海外ロボット関連

2013.06.30
米iRobot社、お掃除ロボの次世代機でクラウドとの連携検討

 米iRobot社のPaolo Pirjanian(パオロ・パージャニアン)CTO(最高技術責任者)は、日刊工業新聞記者の取材に対し、掃除ロボット「Roomba(ルンバ)」の次世代機について、クラウドコンピューティングやスマートフォンとの連動を検討していることを明らかにした。掃除範囲の拡大など基本性能も向上させる。
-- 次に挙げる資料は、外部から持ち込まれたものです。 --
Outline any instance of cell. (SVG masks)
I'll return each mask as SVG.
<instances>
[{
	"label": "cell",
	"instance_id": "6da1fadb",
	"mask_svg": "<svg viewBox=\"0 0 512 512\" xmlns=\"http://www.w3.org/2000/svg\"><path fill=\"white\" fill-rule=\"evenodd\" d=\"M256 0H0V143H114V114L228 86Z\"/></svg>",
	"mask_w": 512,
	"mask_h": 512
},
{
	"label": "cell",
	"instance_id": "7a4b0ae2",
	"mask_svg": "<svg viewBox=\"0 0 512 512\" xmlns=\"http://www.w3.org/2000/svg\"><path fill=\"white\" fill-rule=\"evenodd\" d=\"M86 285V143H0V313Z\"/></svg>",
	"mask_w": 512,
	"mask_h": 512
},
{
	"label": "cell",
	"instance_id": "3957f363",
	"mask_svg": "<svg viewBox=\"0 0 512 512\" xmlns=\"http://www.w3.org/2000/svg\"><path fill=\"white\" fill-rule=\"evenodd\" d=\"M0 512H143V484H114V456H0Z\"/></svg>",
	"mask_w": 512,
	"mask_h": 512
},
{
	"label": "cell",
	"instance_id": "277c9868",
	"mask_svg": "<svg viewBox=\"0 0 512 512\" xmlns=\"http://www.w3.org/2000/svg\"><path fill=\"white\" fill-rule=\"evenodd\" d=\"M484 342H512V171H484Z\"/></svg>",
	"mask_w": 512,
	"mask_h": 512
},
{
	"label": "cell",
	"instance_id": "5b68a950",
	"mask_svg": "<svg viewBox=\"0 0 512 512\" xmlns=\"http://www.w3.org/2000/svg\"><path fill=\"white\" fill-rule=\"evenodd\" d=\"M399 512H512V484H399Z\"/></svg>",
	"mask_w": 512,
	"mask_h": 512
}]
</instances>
また、世界的なRoombaのヒットについては「業績は誇り。日本で売れたのはうれしい。これからもユーザーの声を反映して開発に取り組みたい」と述べた。

 長期的なビジョンとして取り組んでいる介護ロボット事業については「高齢者が自立的に生活するために、ロボットが中心的な役割を果たすだろう」と普及を予測。「遠隔操作が可能な『RP-VITA (Remote Presence Virtual + Independent Telemedicine Assistant)』という介護ロボットを開発した(詳細はこちら)。事業として成立するには時間がかかるかもしれないが、段階的に取り組む」と積極的な姿勢を示した。

 介護ロボットの普及に向けては安全性の担保や訴訟リスクの解消が課題。「米政府から医療機器として承認を得ることで安全性を担保している。リスクは残るがユーザー利益の方が大きい」との認識を示した。